*QUOTED PASSAGE*

┏━━

NTFS File System

Definition of the NTFS File System

NTFS, an acronym that stands for New Technology File System, is a file system first introduced by Microsoft in 1993 with the release of Windows NT 3.1.

It's the primary file system used in Microsoft's Windows 11, Windows 10, Windows 8, Windows 7, Windows Vista, Windows XP, Windows 2000, and Windows NT operating systems.

The Windows Server line of operating systems also primarily use NTFS. It's supported in other OSes, too, like Linux and BSD. macOS offers read-only support for NTFS.

NTFS also stands for other terms, but none of them have anything to do with what's talked about on this page. These include not trusted for servers, never tested file system, new tools for storage, and no time for social.

How to See If a Drive Is Formatted as NTFS

There are a few ways to check if a hard drive has been formatted with NTFS, or if it's using a different file system.

Use Disk Management

The first and probably easiest way to view the status of one or more drives is to use Disk Management. See How Do I Open Disk Management in Windows? if you've never worked with this tool before.

┗━━

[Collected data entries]
┏━━

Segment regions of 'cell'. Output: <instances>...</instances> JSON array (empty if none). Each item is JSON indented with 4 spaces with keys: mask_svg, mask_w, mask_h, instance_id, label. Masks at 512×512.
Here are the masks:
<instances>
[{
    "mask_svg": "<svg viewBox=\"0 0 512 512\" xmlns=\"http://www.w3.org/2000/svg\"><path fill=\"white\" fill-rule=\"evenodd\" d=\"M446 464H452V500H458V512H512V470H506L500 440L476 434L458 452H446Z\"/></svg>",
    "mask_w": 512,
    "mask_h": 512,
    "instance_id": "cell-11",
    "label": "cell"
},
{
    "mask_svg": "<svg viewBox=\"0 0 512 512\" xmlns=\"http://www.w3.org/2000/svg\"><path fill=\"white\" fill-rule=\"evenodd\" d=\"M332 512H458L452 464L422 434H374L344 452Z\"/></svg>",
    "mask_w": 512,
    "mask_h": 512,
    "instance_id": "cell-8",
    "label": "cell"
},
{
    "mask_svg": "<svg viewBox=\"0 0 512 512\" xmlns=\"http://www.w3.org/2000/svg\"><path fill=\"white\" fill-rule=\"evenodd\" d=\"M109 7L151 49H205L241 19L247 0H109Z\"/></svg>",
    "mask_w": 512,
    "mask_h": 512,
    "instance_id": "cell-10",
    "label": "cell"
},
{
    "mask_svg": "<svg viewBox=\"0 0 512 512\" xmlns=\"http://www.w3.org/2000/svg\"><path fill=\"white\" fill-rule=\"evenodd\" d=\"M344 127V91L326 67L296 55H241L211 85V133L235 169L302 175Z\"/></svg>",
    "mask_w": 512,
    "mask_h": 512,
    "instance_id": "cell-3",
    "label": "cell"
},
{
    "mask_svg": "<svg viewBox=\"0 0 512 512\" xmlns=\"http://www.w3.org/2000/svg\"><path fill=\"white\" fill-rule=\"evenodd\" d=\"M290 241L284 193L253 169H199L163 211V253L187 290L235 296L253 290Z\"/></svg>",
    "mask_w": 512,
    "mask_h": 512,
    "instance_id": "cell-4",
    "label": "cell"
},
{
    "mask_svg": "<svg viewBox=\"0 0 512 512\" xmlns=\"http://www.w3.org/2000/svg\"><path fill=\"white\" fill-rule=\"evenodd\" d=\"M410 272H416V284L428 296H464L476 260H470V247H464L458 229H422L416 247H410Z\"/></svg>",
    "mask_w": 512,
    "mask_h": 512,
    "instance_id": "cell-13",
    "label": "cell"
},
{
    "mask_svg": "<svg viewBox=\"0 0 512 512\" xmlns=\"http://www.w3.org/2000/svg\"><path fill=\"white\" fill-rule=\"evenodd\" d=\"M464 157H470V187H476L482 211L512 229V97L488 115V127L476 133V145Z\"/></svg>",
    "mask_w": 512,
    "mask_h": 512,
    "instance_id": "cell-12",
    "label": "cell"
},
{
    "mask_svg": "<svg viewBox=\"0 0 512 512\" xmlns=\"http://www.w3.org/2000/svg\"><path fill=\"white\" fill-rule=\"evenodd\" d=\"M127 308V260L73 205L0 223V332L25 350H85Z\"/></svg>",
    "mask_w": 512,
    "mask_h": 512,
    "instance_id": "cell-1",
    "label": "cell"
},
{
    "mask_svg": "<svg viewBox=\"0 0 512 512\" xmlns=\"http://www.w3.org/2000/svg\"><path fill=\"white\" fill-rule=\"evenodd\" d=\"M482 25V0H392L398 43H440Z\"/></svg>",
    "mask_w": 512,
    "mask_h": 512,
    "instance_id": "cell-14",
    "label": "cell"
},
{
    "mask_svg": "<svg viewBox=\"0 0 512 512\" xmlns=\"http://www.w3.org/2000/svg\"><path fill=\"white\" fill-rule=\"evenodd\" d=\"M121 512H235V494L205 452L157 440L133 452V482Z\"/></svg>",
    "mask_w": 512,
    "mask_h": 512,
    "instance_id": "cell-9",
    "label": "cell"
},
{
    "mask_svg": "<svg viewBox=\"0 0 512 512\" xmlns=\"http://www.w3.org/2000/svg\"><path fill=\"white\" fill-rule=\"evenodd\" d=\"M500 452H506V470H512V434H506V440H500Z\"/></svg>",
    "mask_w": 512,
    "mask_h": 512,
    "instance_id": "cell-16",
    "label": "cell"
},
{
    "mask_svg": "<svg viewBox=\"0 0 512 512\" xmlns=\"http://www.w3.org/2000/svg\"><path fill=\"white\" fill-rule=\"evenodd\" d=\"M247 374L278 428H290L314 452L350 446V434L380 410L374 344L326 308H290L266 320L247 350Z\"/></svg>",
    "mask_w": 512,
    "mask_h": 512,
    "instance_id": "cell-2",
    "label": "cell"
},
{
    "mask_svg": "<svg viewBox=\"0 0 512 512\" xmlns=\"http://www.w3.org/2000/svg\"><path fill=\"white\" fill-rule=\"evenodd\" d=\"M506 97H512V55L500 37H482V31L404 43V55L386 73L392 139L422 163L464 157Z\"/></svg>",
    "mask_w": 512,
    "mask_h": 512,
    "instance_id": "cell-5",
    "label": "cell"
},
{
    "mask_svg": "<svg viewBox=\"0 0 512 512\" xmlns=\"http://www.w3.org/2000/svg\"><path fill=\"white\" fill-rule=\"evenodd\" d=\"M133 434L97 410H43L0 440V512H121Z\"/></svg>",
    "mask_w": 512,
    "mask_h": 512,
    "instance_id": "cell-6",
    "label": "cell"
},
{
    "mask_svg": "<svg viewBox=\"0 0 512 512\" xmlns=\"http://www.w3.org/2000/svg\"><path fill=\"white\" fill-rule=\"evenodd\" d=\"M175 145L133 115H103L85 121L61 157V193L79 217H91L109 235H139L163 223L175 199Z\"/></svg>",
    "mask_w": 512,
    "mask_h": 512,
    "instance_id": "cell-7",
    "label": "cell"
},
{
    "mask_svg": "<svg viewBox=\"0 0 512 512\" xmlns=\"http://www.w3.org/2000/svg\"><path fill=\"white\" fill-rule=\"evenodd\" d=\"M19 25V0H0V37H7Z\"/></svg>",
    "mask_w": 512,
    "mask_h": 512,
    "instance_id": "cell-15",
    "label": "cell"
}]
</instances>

┗━━

*BRIEF 1*
From the NTFS article, list the other terms that NTFS can also stand for.
*BRIEF 2*
Please resume the NTFS article from its last sentence and continue in the same style.

*WRITTEN REPLY 1*
- not trusted for servers
- never tested file system
- new tools for storage
- no time for social

*WRITTEN REPLY 2*
The file system is listed right here, alongside the volume and other details about the drive.

Disk Management

Open File Explorer

Another way to check to see if a drive was formatted with the NTFS file system is by right-clicking or tap-and-holding the drive in question, directly from File Explorer.

Then, choose Properties from the drop-down menu. Read what's next to File system in the General tab. If the drive is NTFS, it will read File system: NTFS.

General settings for a hard drive

Enter a Command Prompt Command

Yet another way to see which file system a hard drive is using it through the command-line interface.

Open a Command Prompt (it might have to be an elevated Command Prompt in some versions of Windows), or Windows Terminal, and enter this to show various details about the C: drive, including its file system:

fsutil fsinfo volumeinfo C:
fsutil fsinfo volumeinfo command in Windows Terminal

Use the command fsutil fsinfo volumeinfo C: | findstr "System" instead to trim down the results to show only the file system.

To check a different hard drive, use that drive's volume letter in place of C:. If you don't know the drive letter, get an on-screen print-out using the fsutil fsinfo drives command.

NTFS Features

Theoretically, NTFS can support hard drives up to just under 16 EB. Individual file size is capped at just under 256 TB, at least in Windows 8, 10, and 11, as well as some newer Windows Server versions.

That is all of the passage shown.